Setting UTF8 as default Character Encoding in Windows 7

is there a way to set Windows 7 to globally use UTF-8 as standard?
its really annoying to set every single text editor to use it.


The short answer is no, it is not possible.

To elaborate, I am afraid you won't find a global encoding option in Windows 7 that lets you both 1) set a global default which 2) all the applications you listed would obey.

Also, I would like to ask what is the problem here that you are trying to solve?

It is up to the application to choose whether they use unicode internally to represent data. While use of unicode is encouraged, you may never be sure that all your applications in fact do internally support it.
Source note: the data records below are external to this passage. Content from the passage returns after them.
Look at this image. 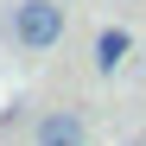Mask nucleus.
<instances>
[{"instance_id":"f257e3e1","label":"nucleus","mask_w":146,"mask_h":146,"mask_svg":"<svg viewBox=\"0 0 146 146\" xmlns=\"http://www.w3.org/2000/svg\"><path fill=\"white\" fill-rule=\"evenodd\" d=\"M7 26H13V44L26 57H44V51H57V38H64V0H13Z\"/></svg>"},{"instance_id":"f03ea898","label":"nucleus","mask_w":146,"mask_h":146,"mask_svg":"<svg viewBox=\"0 0 146 146\" xmlns=\"http://www.w3.org/2000/svg\"><path fill=\"white\" fill-rule=\"evenodd\" d=\"M32 146H89V121L76 108H44L32 121Z\"/></svg>"},{"instance_id":"7ed1b4c3","label":"nucleus","mask_w":146,"mask_h":146,"mask_svg":"<svg viewBox=\"0 0 146 146\" xmlns=\"http://www.w3.org/2000/svg\"><path fill=\"white\" fill-rule=\"evenodd\" d=\"M127 51H133V32H121V26H108L102 38H95V70H102V76H114V70L127 64Z\"/></svg>"},{"instance_id":"20e7f679","label":"nucleus","mask_w":146,"mask_h":146,"mask_svg":"<svg viewBox=\"0 0 146 146\" xmlns=\"http://www.w3.org/2000/svg\"><path fill=\"white\" fill-rule=\"evenodd\" d=\"M140 146H146V140H140Z\"/></svg>"}]
</instances>
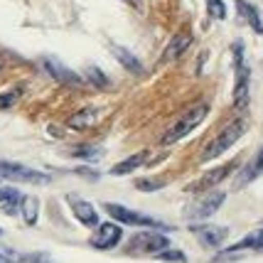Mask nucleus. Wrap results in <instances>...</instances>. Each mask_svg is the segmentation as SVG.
Here are the masks:
<instances>
[{"label": "nucleus", "instance_id": "obj_11", "mask_svg": "<svg viewBox=\"0 0 263 263\" xmlns=\"http://www.w3.org/2000/svg\"><path fill=\"white\" fill-rule=\"evenodd\" d=\"M121 236H123V229L118 227V224H99V229L91 234V239H89V243H91L93 249H101V251H108V249H114V246H118V241H121Z\"/></svg>", "mask_w": 263, "mask_h": 263}, {"label": "nucleus", "instance_id": "obj_26", "mask_svg": "<svg viewBox=\"0 0 263 263\" xmlns=\"http://www.w3.org/2000/svg\"><path fill=\"white\" fill-rule=\"evenodd\" d=\"M74 158H84V160H99L101 158V148H91V145H86V148H79L71 153Z\"/></svg>", "mask_w": 263, "mask_h": 263}, {"label": "nucleus", "instance_id": "obj_16", "mask_svg": "<svg viewBox=\"0 0 263 263\" xmlns=\"http://www.w3.org/2000/svg\"><path fill=\"white\" fill-rule=\"evenodd\" d=\"M263 175V145L261 150L256 153V158H253L246 167H243V172L239 175V180H236V187H243V184H249L251 180H256V177H261Z\"/></svg>", "mask_w": 263, "mask_h": 263}, {"label": "nucleus", "instance_id": "obj_6", "mask_svg": "<svg viewBox=\"0 0 263 263\" xmlns=\"http://www.w3.org/2000/svg\"><path fill=\"white\" fill-rule=\"evenodd\" d=\"M170 239L162 234V231H138L133 239L128 241V253H155L167 249Z\"/></svg>", "mask_w": 263, "mask_h": 263}, {"label": "nucleus", "instance_id": "obj_8", "mask_svg": "<svg viewBox=\"0 0 263 263\" xmlns=\"http://www.w3.org/2000/svg\"><path fill=\"white\" fill-rule=\"evenodd\" d=\"M0 180H15V182H30V184H45L49 182V175L37 172L32 167H25L17 162L0 160Z\"/></svg>", "mask_w": 263, "mask_h": 263}, {"label": "nucleus", "instance_id": "obj_9", "mask_svg": "<svg viewBox=\"0 0 263 263\" xmlns=\"http://www.w3.org/2000/svg\"><path fill=\"white\" fill-rule=\"evenodd\" d=\"M190 231L195 234V239L206 246V249H219L227 236H229V229L227 227H214V224H192Z\"/></svg>", "mask_w": 263, "mask_h": 263}, {"label": "nucleus", "instance_id": "obj_7", "mask_svg": "<svg viewBox=\"0 0 263 263\" xmlns=\"http://www.w3.org/2000/svg\"><path fill=\"white\" fill-rule=\"evenodd\" d=\"M249 251H258L263 253V229L258 231H251L246 239H241L239 243H234V246H229L227 251L217 253L214 258H212V263H227V261H236V258H241L243 253Z\"/></svg>", "mask_w": 263, "mask_h": 263}, {"label": "nucleus", "instance_id": "obj_24", "mask_svg": "<svg viewBox=\"0 0 263 263\" xmlns=\"http://www.w3.org/2000/svg\"><path fill=\"white\" fill-rule=\"evenodd\" d=\"M165 184H167V180H162V177H158V180H148V177L136 180V187L143 190V192H155V190H162Z\"/></svg>", "mask_w": 263, "mask_h": 263}, {"label": "nucleus", "instance_id": "obj_18", "mask_svg": "<svg viewBox=\"0 0 263 263\" xmlns=\"http://www.w3.org/2000/svg\"><path fill=\"white\" fill-rule=\"evenodd\" d=\"M148 160V153L143 150V153H136V155H130V158H126V160H121L118 165H114L111 167V175H128V172H133V170H138L143 162Z\"/></svg>", "mask_w": 263, "mask_h": 263}, {"label": "nucleus", "instance_id": "obj_12", "mask_svg": "<svg viewBox=\"0 0 263 263\" xmlns=\"http://www.w3.org/2000/svg\"><path fill=\"white\" fill-rule=\"evenodd\" d=\"M67 202L71 204V212H74V217L79 219L84 227H99V214L93 212L91 202H86V199H79V197L69 195Z\"/></svg>", "mask_w": 263, "mask_h": 263}, {"label": "nucleus", "instance_id": "obj_19", "mask_svg": "<svg viewBox=\"0 0 263 263\" xmlns=\"http://www.w3.org/2000/svg\"><path fill=\"white\" fill-rule=\"evenodd\" d=\"M20 199L23 195L15 187H0V204L5 209V214H15L20 209Z\"/></svg>", "mask_w": 263, "mask_h": 263}, {"label": "nucleus", "instance_id": "obj_21", "mask_svg": "<svg viewBox=\"0 0 263 263\" xmlns=\"http://www.w3.org/2000/svg\"><path fill=\"white\" fill-rule=\"evenodd\" d=\"M37 209H40V202H37V197H23L20 199V212H23V219L25 224H30L32 227L34 221H37Z\"/></svg>", "mask_w": 263, "mask_h": 263}, {"label": "nucleus", "instance_id": "obj_4", "mask_svg": "<svg viewBox=\"0 0 263 263\" xmlns=\"http://www.w3.org/2000/svg\"><path fill=\"white\" fill-rule=\"evenodd\" d=\"M202 197H197L192 204L187 206V212H184V217L187 219H195V221H202V219H209L212 214H217L219 206L224 204V199H227V192H217V190H206V192H199Z\"/></svg>", "mask_w": 263, "mask_h": 263}, {"label": "nucleus", "instance_id": "obj_29", "mask_svg": "<svg viewBox=\"0 0 263 263\" xmlns=\"http://www.w3.org/2000/svg\"><path fill=\"white\" fill-rule=\"evenodd\" d=\"M3 67H5V62H3V59H0V69H3Z\"/></svg>", "mask_w": 263, "mask_h": 263}, {"label": "nucleus", "instance_id": "obj_25", "mask_svg": "<svg viewBox=\"0 0 263 263\" xmlns=\"http://www.w3.org/2000/svg\"><path fill=\"white\" fill-rule=\"evenodd\" d=\"M20 93H23L20 86H15L10 91H3L0 93V108H10V106H15V101L20 99Z\"/></svg>", "mask_w": 263, "mask_h": 263}, {"label": "nucleus", "instance_id": "obj_27", "mask_svg": "<svg viewBox=\"0 0 263 263\" xmlns=\"http://www.w3.org/2000/svg\"><path fill=\"white\" fill-rule=\"evenodd\" d=\"M86 77H89V79H91L96 86H101V89H103V86H108V79H106V77H103V74H101V71H99L96 67H89Z\"/></svg>", "mask_w": 263, "mask_h": 263}, {"label": "nucleus", "instance_id": "obj_30", "mask_svg": "<svg viewBox=\"0 0 263 263\" xmlns=\"http://www.w3.org/2000/svg\"><path fill=\"white\" fill-rule=\"evenodd\" d=\"M0 231H3V229H0Z\"/></svg>", "mask_w": 263, "mask_h": 263}, {"label": "nucleus", "instance_id": "obj_15", "mask_svg": "<svg viewBox=\"0 0 263 263\" xmlns=\"http://www.w3.org/2000/svg\"><path fill=\"white\" fill-rule=\"evenodd\" d=\"M234 3H236V10H239V15L249 25H251L253 32L263 34V20H261V15H258V10H256V5L246 3V0H234Z\"/></svg>", "mask_w": 263, "mask_h": 263}, {"label": "nucleus", "instance_id": "obj_23", "mask_svg": "<svg viewBox=\"0 0 263 263\" xmlns=\"http://www.w3.org/2000/svg\"><path fill=\"white\" fill-rule=\"evenodd\" d=\"M153 258H158V261H175V263H187V256L182 251H177V249H162L158 251Z\"/></svg>", "mask_w": 263, "mask_h": 263}, {"label": "nucleus", "instance_id": "obj_20", "mask_svg": "<svg viewBox=\"0 0 263 263\" xmlns=\"http://www.w3.org/2000/svg\"><path fill=\"white\" fill-rule=\"evenodd\" d=\"M111 52H114L116 59H118V62L130 71V74H143V64H140V62H138L128 49H123V47H118V45H111Z\"/></svg>", "mask_w": 263, "mask_h": 263}, {"label": "nucleus", "instance_id": "obj_2", "mask_svg": "<svg viewBox=\"0 0 263 263\" xmlns=\"http://www.w3.org/2000/svg\"><path fill=\"white\" fill-rule=\"evenodd\" d=\"M103 209L108 212V217H114L116 221H121V224H126V227H145V229H170L167 224H162L160 219H153L148 214H143V212H136V209H128L123 204H116V202H106Z\"/></svg>", "mask_w": 263, "mask_h": 263}, {"label": "nucleus", "instance_id": "obj_22", "mask_svg": "<svg viewBox=\"0 0 263 263\" xmlns=\"http://www.w3.org/2000/svg\"><path fill=\"white\" fill-rule=\"evenodd\" d=\"M206 15L212 20H227V5H224V0H206Z\"/></svg>", "mask_w": 263, "mask_h": 263}, {"label": "nucleus", "instance_id": "obj_10", "mask_svg": "<svg viewBox=\"0 0 263 263\" xmlns=\"http://www.w3.org/2000/svg\"><path fill=\"white\" fill-rule=\"evenodd\" d=\"M236 167V162H227V165H221V167H214V170H209L204 177H199L197 182L187 184V190L184 192H190V195H199V192H206V190H212V187H217L221 180H227L231 172Z\"/></svg>", "mask_w": 263, "mask_h": 263}, {"label": "nucleus", "instance_id": "obj_17", "mask_svg": "<svg viewBox=\"0 0 263 263\" xmlns=\"http://www.w3.org/2000/svg\"><path fill=\"white\" fill-rule=\"evenodd\" d=\"M96 121H99V111L96 108H84V111H77L71 118H67V126L84 130V128H91Z\"/></svg>", "mask_w": 263, "mask_h": 263}, {"label": "nucleus", "instance_id": "obj_5", "mask_svg": "<svg viewBox=\"0 0 263 263\" xmlns=\"http://www.w3.org/2000/svg\"><path fill=\"white\" fill-rule=\"evenodd\" d=\"M234 69H236V86H234V106L243 108L249 103V67L243 62V45L234 42Z\"/></svg>", "mask_w": 263, "mask_h": 263}, {"label": "nucleus", "instance_id": "obj_3", "mask_svg": "<svg viewBox=\"0 0 263 263\" xmlns=\"http://www.w3.org/2000/svg\"><path fill=\"white\" fill-rule=\"evenodd\" d=\"M204 116H206V106L202 103V106H195V108H190L187 114H182V118L175 123V126L165 133V136L160 138V143L162 145H172V143H177V140H182L184 136H190L192 130H195L202 121H204Z\"/></svg>", "mask_w": 263, "mask_h": 263}, {"label": "nucleus", "instance_id": "obj_14", "mask_svg": "<svg viewBox=\"0 0 263 263\" xmlns=\"http://www.w3.org/2000/svg\"><path fill=\"white\" fill-rule=\"evenodd\" d=\"M190 45H192V34L190 32L175 34L170 40V45L165 47V52H162V62H175L177 57H182L184 52L190 49Z\"/></svg>", "mask_w": 263, "mask_h": 263}, {"label": "nucleus", "instance_id": "obj_13", "mask_svg": "<svg viewBox=\"0 0 263 263\" xmlns=\"http://www.w3.org/2000/svg\"><path fill=\"white\" fill-rule=\"evenodd\" d=\"M45 67H47V71H49L57 81H62V84H69V86H79V84H84V79H81L79 74H74L71 69H67L62 62H57L54 57H47Z\"/></svg>", "mask_w": 263, "mask_h": 263}, {"label": "nucleus", "instance_id": "obj_1", "mask_svg": "<svg viewBox=\"0 0 263 263\" xmlns=\"http://www.w3.org/2000/svg\"><path fill=\"white\" fill-rule=\"evenodd\" d=\"M243 128H246V123L243 121H234V123H229V126L224 128L221 133H217V136L212 138L209 143L204 145V150L199 153V160L202 162H209V160H214V158H219L221 153H227V150L239 140L241 136H243Z\"/></svg>", "mask_w": 263, "mask_h": 263}, {"label": "nucleus", "instance_id": "obj_28", "mask_svg": "<svg viewBox=\"0 0 263 263\" xmlns=\"http://www.w3.org/2000/svg\"><path fill=\"white\" fill-rule=\"evenodd\" d=\"M32 263H52V261L47 258L45 253H37V256H32Z\"/></svg>", "mask_w": 263, "mask_h": 263}]
</instances>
What you can do, however is change the default character encoding for each of the listed applications:

  • For Eclipse, default encoding for new files can be set from Windows > Preferences > General > Content Types (see post on Eclipse Community Forms)
  • For Notepad++, navigate to Settings > Preferences > New Document/Default/Directory and set Encoding to UTF-8
  • As for Thunderbird, I am pretty sure it already uses UTF-8 as the default encoding? (see these notes about character encoding)
  • In the case of OpenOffice (and LibreOffice), you actually don't even need to care about encoding, since documents saved by OpenOffice are based on XML, in which encoding is specified internally in the XML-files (and UTF-8 is already the default there as well)
  • From UTF-8 point-of-view, PowerShell is tricky. It has default encoding of UTF-16LE.
    • For outputting files from PowerShell to UTF-8, see this answer
    • For changing default encoding see this answer

It's not possible mainly because Windows does not allow UTF-8 as the system ANSI codepage even though it does have an ANSI codepage for UTF-8, codepage 65001. There seem to be several reasons for this:

  • When Unicode was new Microsoft decided UCS-2 would be the best way to support Unicode. At that time Unicode was 16-bit.
  • Windows has one ANSI codepage for each supported language, unlike Unix and Linux where the language and encoding can be set independently.
  • Code page 65001 doesn't work everywhere. Specifically it is broken with some of the MultiByte support in Windows which expect multibyte characters to require one or two bytes whereas UTF-8 requires between one and four bytes. The WriteFile() API for instance returns an incorrect result under codepage 65001 which bubbles up through all library code relying on it such as write().

The late Michael Kaplan who worked on internationalization at Microsoft had a blog, "Sorting it all Out", with several posts on related topics. I emailed him directly about some of these concerns back in the day.